• Exercise
Convert every line of the listing below into a Markdown table with the columns Row and Listing line, numbering the rows and omitting blank lines. Leave the pictures out of the table.

Records from a spatial question set
********

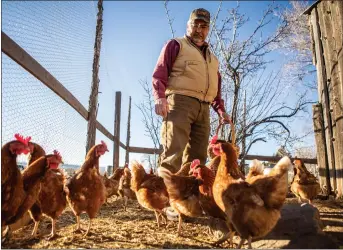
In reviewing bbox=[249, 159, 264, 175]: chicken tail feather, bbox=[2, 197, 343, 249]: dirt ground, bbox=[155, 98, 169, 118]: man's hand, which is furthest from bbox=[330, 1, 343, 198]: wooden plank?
bbox=[155, 98, 169, 118]: man's hand

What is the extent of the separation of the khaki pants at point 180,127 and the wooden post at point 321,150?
3.47 m

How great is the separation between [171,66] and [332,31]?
4.05 meters

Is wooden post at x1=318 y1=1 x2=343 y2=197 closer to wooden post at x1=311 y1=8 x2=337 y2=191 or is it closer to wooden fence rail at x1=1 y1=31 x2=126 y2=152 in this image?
wooden post at x1=311 y1=8 x2=337 y2=191

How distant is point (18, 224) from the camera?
9.66 feet

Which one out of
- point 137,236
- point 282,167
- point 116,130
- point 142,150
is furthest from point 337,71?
point 142,150

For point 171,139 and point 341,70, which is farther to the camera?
point 341,70

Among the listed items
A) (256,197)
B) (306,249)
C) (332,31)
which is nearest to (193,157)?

********

• Response
| Row | Listing line |
|---|---|
| 1 | In reviewing bbox=[249, 159, 264, 175]: chicken tail feather, bbox=[2, 197, 343, 249]: dirt ground, bbox=[155, 98, 169, 118]: man's hand, which is furthest from bbox=[330, 1, 343, 198]: wooden plank? |
| 2 | bbox=[155, 98, 169, 118]: man's hand |
| 3 | What is the extent of the separation of the khaki pants at point 180,127 and the wooden post at point 321,150? |
| 4 | 3.47 m |
| 5 | How great is the separation between [171,66] and [332,31]? |
| 6 | 4.05 meters |
| 7 | Is wooden post at x1=318 y1=1 x2=343 y2=197 closer to wooden post at x1=311 y1=8 x2=337 y2=191 or is it closer to wooden fence rail at x1=1 y1=31 x2=126 y2=152 in this image? |
| 8 | wooden post at x1=311 y1=8 x2=337 y2=191 |
| 9 | How distant is point (18, 224) from the camera? |
| 10 | 9.66 feet |
| 11 | Which one out of |
| 12 | - point 137,236 |
| 13 | - point 282,167 |
| 14 | - point 116,130 |
| 15 | - point 142,150 |
| 16 | is furthest from point 337,71? |
| 17 | point 142,150 |
| 18 | For point 171,139 and point 341,70, which is farther to the camera? |
| 19 | point 341,70 |
| 20 | Among the listed items |
| 21 | A) (256,197) |
| 22 | B) (306,249) |
| 23 | C) (332,31) |
| 24 | which is nearest to (193,157)? |